Using AI for TPM Work With Verification, Privacy, and Accountability

The 60-second version: AI can accelerate synthesis and drafting, but fluent output is not evidence and never absorbs human accountability. The TPM must bound the task, data, authority, consequence, verification, record, and fallback, with one named human owning the final artifact or action.

Chapter 36 of 4090% through the course

Mission

By the end of this chapter, you can delegate a TPM task to AI with approved data, bounded authority, claim-specific verification, an auditable record, and named human accountability.

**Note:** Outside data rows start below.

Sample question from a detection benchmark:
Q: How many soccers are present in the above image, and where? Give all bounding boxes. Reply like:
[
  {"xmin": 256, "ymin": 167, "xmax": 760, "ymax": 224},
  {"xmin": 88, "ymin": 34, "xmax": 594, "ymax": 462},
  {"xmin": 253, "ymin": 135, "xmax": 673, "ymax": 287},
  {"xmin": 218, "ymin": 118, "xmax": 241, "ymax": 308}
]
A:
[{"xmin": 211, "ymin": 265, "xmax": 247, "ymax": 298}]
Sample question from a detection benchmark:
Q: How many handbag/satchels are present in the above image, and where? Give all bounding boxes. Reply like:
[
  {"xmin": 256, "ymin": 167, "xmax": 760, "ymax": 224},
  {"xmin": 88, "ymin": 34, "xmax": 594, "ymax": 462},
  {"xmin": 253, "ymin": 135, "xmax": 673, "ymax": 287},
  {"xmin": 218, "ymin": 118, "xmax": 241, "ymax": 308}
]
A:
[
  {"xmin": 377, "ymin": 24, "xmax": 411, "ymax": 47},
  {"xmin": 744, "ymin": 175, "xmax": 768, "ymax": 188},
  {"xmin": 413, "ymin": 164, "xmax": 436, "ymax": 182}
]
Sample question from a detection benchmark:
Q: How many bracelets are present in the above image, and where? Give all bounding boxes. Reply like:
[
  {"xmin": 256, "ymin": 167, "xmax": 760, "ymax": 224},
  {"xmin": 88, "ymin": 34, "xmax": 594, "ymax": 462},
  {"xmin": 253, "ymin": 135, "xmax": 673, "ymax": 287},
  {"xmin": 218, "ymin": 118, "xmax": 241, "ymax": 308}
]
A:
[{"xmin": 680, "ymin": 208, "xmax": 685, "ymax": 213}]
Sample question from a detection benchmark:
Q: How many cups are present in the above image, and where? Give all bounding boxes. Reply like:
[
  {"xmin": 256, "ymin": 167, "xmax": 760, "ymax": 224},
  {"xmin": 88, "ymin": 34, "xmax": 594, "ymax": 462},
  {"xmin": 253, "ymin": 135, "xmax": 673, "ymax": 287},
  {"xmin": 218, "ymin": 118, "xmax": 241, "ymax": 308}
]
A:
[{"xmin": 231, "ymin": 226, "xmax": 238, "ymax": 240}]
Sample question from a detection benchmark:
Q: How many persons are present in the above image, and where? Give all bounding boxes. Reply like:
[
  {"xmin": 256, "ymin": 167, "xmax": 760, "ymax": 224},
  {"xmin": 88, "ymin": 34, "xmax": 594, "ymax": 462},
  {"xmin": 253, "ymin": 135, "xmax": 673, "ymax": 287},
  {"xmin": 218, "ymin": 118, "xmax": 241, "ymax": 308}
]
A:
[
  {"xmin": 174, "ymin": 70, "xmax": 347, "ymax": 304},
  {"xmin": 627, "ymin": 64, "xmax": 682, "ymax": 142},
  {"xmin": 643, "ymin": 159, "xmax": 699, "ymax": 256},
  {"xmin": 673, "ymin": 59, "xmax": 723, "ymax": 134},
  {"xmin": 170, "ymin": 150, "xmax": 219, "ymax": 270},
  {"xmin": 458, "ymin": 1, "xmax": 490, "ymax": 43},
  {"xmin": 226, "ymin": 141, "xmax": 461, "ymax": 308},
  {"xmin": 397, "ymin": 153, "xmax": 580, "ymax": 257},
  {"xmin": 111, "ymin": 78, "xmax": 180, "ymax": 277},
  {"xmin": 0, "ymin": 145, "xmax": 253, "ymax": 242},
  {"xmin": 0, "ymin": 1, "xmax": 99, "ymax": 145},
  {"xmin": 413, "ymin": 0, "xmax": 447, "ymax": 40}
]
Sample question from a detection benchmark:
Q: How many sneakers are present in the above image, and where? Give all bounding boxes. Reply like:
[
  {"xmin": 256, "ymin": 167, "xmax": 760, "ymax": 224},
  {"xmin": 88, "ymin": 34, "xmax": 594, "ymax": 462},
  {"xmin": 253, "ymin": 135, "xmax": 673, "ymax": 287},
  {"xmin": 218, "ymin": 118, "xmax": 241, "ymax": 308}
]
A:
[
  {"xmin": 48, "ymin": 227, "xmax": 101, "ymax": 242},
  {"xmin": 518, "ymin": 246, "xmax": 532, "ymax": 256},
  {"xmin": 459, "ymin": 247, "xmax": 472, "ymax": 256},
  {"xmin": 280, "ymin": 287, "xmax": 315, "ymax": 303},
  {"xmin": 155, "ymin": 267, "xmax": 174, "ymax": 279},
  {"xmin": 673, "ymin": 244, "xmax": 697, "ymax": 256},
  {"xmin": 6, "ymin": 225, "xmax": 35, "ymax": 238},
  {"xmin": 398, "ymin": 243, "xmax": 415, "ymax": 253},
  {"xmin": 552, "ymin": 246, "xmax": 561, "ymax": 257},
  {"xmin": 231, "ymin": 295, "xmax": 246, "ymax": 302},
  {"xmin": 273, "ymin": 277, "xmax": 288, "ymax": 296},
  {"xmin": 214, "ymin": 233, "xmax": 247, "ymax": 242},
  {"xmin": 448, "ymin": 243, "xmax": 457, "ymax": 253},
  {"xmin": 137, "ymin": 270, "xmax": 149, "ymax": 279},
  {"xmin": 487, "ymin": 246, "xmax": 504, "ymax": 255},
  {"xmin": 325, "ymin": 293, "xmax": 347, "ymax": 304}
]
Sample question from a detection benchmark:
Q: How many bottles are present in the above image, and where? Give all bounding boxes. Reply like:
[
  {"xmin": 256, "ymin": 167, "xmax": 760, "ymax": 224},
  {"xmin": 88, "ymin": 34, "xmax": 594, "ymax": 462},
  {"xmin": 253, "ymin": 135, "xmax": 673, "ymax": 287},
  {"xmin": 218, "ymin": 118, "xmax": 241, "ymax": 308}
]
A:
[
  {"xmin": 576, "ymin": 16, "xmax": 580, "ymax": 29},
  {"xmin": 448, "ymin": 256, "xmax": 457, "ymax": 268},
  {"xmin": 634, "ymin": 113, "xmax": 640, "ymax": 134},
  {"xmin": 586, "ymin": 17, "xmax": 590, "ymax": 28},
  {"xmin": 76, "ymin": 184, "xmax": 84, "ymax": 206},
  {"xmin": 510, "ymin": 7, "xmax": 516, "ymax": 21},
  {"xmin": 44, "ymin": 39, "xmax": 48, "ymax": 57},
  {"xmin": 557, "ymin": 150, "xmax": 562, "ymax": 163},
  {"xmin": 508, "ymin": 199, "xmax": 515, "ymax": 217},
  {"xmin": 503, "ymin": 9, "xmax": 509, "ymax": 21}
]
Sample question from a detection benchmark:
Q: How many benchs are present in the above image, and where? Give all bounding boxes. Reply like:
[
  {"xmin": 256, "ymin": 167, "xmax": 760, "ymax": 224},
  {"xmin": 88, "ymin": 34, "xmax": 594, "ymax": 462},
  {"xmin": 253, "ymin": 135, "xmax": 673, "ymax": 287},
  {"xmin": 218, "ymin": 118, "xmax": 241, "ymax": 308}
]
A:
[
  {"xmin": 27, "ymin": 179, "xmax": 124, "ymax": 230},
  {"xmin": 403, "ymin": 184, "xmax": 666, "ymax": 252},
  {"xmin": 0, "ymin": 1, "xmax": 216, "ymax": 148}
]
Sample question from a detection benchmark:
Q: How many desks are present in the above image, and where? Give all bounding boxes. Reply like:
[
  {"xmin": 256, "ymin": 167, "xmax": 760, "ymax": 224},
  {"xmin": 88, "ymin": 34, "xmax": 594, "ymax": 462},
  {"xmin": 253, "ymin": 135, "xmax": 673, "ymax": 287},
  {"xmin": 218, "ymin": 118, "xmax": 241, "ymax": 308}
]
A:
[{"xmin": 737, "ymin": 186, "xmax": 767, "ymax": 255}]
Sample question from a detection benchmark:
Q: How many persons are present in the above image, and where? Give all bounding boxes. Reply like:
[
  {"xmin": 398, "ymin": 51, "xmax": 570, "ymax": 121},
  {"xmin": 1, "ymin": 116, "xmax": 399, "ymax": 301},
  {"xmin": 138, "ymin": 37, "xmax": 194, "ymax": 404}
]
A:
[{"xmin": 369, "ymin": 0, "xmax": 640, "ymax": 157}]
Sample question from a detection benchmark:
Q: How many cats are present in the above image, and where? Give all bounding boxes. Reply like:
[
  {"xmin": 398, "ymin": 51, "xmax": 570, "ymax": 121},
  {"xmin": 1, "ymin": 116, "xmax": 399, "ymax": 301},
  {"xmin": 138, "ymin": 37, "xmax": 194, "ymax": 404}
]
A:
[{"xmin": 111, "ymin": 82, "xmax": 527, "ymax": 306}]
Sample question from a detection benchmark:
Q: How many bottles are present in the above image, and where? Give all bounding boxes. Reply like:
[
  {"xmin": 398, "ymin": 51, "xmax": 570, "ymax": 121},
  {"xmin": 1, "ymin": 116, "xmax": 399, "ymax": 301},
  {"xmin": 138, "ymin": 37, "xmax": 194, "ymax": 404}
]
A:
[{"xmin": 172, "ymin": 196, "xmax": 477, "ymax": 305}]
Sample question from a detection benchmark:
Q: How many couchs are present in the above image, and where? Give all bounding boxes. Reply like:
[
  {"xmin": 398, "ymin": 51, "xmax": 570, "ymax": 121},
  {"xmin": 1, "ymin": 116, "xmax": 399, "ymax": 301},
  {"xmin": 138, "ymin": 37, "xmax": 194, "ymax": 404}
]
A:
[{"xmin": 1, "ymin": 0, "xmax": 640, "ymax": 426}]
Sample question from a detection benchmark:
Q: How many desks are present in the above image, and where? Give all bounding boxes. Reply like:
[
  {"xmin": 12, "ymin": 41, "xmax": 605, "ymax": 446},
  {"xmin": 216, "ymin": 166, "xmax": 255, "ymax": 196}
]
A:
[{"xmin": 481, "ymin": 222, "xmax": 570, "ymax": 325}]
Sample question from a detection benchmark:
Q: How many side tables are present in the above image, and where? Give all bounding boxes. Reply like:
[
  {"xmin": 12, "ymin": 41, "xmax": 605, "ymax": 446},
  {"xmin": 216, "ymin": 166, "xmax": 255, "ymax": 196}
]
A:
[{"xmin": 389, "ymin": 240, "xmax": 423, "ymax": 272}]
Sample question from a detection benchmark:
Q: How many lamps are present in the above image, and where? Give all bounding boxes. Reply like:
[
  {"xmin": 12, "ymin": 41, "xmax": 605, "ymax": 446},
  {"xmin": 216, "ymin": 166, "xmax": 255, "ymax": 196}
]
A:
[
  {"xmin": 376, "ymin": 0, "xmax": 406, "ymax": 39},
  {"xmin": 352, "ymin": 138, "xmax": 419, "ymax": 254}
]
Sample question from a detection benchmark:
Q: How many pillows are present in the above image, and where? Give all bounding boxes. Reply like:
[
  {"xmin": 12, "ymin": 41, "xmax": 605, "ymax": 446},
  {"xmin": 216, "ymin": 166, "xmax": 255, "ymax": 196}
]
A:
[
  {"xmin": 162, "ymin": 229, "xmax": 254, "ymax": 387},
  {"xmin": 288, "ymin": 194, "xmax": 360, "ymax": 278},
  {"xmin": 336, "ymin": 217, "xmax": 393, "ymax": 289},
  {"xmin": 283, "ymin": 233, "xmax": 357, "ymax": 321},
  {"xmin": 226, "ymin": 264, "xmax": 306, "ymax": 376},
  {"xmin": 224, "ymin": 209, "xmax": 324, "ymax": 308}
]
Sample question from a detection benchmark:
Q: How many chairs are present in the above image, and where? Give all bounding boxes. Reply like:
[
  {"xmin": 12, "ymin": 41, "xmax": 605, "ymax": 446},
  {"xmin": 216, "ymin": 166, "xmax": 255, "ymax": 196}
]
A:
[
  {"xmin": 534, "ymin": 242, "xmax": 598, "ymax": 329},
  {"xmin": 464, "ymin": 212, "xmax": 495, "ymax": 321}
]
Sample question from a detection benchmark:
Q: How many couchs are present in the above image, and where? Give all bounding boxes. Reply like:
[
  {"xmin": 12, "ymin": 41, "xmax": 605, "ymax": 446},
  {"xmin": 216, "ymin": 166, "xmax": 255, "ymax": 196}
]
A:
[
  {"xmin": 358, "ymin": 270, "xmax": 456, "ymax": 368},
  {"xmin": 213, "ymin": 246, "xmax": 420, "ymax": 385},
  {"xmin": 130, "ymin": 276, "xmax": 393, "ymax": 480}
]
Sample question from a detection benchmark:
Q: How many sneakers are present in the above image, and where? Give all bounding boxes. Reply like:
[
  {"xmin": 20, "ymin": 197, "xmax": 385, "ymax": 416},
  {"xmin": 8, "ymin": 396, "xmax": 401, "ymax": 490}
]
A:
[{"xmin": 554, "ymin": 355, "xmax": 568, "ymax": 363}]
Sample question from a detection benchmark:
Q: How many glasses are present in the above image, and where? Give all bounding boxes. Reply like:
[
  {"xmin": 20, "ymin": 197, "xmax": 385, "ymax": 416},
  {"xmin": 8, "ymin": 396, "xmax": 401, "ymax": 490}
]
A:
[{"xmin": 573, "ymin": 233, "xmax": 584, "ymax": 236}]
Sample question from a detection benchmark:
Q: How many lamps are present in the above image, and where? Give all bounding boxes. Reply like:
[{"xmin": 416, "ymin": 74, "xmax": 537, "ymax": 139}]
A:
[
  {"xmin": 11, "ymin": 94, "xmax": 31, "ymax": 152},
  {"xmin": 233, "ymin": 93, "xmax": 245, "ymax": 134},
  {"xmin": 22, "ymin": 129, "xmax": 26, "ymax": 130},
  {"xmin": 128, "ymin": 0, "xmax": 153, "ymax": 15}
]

  • Measurable outcome: Classify a TPM task for AI assistance, define allowed data and authority, produce a verification plan, and retain a named human accountable for the final artifact or action; score at least 3 of 4.
  • Prerequisites: Chapters 18–20, 24, 28, and 33–35.
  • Work product: An AI Work Delegation and Verification Card.
  • Time: 65–90 minutes.

Before you read: Predict → Commit → Connect

An AI assistant reads meeting transcripts, tickets, and design documents and drafts Meridian Pay’s executive status. It marks the program green and says rollback was rehearsed. The transcript actually says a rehearsal is scheduled next week.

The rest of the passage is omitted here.